• [Text section]
McCrory tapped the Graphics Processing Unit (GPU) technology in NVIDIA Quadro Plex to drive the CAMI immersive display – 25 JVC Professional 46-inch stereo 3D displays, stacked five by five, that operate as a single, massive high resolution display on which molecules, proteins, atoms and entire organisms can be displayed in full stereoscopic 3D.

While a typical IMAX theatre displays eight million pixels on a massive screen, the wall at CAMI displays nearly 52 million in a much smaller footprint.

“We wanted to let people get up close and inspect the data pixel by pixel. To drive all of those pixels you need something pretty powerful,” said McCrory. “You need the Quadro Plex.”

13 NVIDIA Quadro Plex multi-GPU systems drive the CAMI display wall — 26 GPUs in all, with built-in NVIDIA G-Sync II technology to keep all 26 of those GPUs synchronized.

“We basically have a mini-supercomputer driving it,” said McCrory. “I was very familiar with what NVIDIA was doing by adding cores to the GPU, with the stereo capabilities of the Quadro cards, and their support for Linux, which was important for us because we like to run open source. Also, a lot of what we’re doing is volume rendering, and NVIDIA Quadro technology is the best solution to use with those ray-marching algorithms.  And you just don’t get the level of video memory that we need on non-Quadro cards.”

On the software side, McCrory developed a GPU-based volume renderer to produce 3D visuals of the facility’s imaging data. The renderer works in conjunction with the open source ImageJ image processing application, which converts CAMI’s imaging data into the layered TIFF format used by the renderer.

Saved data entries:

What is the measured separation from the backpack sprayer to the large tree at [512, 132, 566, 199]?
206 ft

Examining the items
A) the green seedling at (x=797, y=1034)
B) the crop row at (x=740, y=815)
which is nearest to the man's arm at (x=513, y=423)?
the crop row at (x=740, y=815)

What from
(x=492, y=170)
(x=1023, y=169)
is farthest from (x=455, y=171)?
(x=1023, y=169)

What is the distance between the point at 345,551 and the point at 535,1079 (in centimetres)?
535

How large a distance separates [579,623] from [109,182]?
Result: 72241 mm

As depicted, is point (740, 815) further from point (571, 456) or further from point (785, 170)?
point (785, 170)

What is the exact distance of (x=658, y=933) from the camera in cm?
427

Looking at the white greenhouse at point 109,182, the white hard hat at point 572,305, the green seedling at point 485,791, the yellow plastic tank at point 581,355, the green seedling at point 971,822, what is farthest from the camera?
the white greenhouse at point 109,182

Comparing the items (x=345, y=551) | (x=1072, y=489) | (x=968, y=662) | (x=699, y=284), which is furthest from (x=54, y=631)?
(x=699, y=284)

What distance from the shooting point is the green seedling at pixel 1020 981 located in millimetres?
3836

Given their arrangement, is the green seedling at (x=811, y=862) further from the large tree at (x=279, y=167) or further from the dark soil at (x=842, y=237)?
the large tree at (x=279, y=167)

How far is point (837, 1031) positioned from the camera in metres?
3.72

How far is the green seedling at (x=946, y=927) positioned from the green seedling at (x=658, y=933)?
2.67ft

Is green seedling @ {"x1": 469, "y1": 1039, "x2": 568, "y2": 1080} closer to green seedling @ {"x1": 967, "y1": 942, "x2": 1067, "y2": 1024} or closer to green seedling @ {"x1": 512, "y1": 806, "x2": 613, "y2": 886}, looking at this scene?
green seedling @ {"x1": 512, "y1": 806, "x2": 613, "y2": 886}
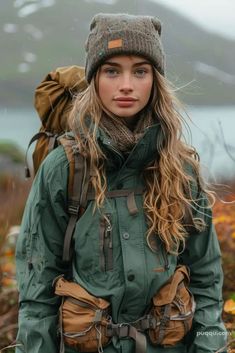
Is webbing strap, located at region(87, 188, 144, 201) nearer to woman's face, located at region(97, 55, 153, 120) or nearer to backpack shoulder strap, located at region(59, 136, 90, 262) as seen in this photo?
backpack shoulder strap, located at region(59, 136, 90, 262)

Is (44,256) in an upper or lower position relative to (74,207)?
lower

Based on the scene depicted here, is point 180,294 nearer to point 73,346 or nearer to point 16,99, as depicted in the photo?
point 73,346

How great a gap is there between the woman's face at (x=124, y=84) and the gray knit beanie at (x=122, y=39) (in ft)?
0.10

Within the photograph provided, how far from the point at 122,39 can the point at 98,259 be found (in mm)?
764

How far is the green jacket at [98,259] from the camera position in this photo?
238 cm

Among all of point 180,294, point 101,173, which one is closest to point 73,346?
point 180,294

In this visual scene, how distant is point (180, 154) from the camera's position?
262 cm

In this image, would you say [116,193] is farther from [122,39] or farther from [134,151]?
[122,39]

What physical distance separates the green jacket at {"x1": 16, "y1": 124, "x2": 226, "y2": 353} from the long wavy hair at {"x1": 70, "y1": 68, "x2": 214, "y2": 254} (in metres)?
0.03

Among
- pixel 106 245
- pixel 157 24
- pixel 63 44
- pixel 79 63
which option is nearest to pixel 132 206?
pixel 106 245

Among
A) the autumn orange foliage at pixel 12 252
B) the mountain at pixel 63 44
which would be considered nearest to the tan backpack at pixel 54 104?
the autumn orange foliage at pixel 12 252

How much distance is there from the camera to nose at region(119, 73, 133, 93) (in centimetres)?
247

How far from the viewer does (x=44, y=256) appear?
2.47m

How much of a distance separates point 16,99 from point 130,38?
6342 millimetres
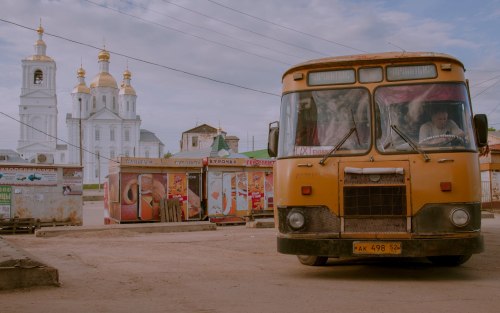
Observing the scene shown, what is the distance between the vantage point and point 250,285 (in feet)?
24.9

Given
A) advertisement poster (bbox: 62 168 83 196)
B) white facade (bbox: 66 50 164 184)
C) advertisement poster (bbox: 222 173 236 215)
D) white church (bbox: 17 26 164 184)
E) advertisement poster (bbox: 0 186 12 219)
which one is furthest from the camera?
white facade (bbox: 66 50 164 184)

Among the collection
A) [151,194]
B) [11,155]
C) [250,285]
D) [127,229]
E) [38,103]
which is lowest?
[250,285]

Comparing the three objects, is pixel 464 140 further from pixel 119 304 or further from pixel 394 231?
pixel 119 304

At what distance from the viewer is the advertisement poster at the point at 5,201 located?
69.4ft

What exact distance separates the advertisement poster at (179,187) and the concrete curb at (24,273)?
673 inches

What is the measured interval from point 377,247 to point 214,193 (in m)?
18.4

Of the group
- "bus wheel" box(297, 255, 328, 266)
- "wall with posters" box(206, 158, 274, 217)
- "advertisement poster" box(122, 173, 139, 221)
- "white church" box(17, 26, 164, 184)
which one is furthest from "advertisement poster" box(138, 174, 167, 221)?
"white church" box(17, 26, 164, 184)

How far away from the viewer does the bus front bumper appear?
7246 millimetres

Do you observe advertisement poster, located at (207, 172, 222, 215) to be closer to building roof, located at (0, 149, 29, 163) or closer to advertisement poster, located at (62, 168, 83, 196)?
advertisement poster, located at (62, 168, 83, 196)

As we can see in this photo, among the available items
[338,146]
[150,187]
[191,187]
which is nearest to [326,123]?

---

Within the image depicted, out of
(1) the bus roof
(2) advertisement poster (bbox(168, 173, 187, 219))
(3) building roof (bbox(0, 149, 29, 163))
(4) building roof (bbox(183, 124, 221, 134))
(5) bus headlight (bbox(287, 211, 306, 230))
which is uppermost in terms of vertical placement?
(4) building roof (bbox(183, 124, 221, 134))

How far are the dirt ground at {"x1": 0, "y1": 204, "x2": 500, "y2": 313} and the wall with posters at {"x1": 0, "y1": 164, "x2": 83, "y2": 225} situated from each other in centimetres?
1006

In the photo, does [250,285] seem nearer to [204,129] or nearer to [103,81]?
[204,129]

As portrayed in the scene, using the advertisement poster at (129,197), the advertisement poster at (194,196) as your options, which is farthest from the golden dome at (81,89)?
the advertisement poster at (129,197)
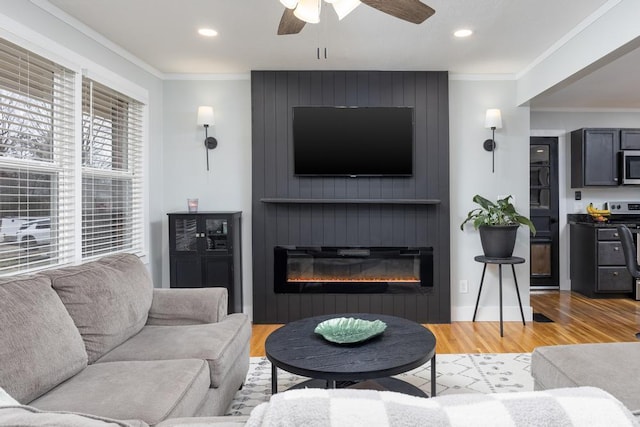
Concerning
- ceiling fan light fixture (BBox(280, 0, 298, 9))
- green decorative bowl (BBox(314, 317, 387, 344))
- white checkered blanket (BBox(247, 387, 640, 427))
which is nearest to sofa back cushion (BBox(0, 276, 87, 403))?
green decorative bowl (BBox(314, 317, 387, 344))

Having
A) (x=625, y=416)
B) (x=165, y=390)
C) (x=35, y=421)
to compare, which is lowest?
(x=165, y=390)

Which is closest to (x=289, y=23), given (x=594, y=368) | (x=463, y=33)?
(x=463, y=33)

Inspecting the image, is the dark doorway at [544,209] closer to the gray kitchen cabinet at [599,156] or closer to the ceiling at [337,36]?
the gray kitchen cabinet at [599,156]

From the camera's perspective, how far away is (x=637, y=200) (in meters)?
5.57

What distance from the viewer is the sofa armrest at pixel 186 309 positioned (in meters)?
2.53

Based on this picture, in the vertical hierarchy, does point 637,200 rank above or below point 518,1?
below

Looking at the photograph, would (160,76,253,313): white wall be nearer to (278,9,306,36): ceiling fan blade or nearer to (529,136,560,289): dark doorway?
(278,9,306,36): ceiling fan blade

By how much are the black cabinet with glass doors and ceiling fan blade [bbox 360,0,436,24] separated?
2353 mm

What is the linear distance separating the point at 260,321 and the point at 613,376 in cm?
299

==

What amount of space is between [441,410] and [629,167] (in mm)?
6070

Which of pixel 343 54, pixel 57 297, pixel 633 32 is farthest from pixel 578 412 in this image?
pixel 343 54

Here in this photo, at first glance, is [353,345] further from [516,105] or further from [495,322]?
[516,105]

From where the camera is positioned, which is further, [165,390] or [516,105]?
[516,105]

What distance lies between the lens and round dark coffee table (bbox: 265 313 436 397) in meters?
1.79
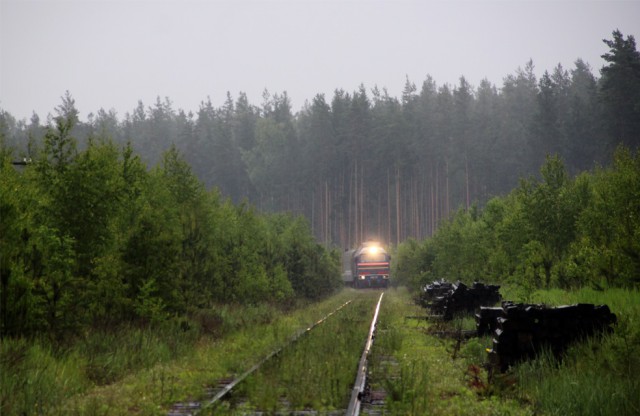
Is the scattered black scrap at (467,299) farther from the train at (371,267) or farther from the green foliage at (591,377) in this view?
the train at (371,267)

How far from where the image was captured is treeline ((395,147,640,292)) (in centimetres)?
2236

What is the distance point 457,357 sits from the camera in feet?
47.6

• [Tasks to complete]
1. Repeat the passage about the CAMI display wall from "McCrory tapped the" up to and including "much smaller footprint.".
2. Translate this sentence from the passage about the CAMI display wall into Spanish: "While a typical IMAX theatre displays eight million pixels on a massive screen, the wall at CAMI displays nearly 52 million in a much smaller footprint."
3. Decide whether each statement agrees with the passage about the CAMI display wall, answering yes or no and quoting the words from the passage that settle it. (a) The CAMI display is built from 25 displays arranged five by five. (b) The CAMI display wall is driven by 26 NVIDIA Quadro Plex systems. (c) ImageJ converts CAMI's imaging data into the layered TIFF format.

• [Responses to the tasks]
1.
McCrory tapped the Graphics Processing Unit (GPU) technology in NVIDIA Quadro Plex to drive the CAMI immersive display – 25 JVC Professional 46-inch stereo 3D displays, stacked five by five, that operate as a single, massive high resolution display on which molecules, proteins, atoms and entire organisms can be displayed in full stereoscopic 3D.

While a typical IMAX theatre displays eight million pixels on a massive screen, the wall at CAMI displays nearly 52 million in a much smaller footprint.

2. Mientras que un cine IMAX típico muestra ocho millones de píxeles en una pantalla enorme, la pared del CAMI muestra casi 52 millones en un espacio mucho más reducido.

3.
(a) Yes: "25 JVC Professional 46-inch stereo 3D displays, stacked five by five"
(b) No: "13 NVIDIA Quadro Plex multi-GPU systems drive the CAMI display wall — 26 GPUs in all"
(c) Yes: "which converts CAMI’s imaging data into the layered TIFF format used by the renderer"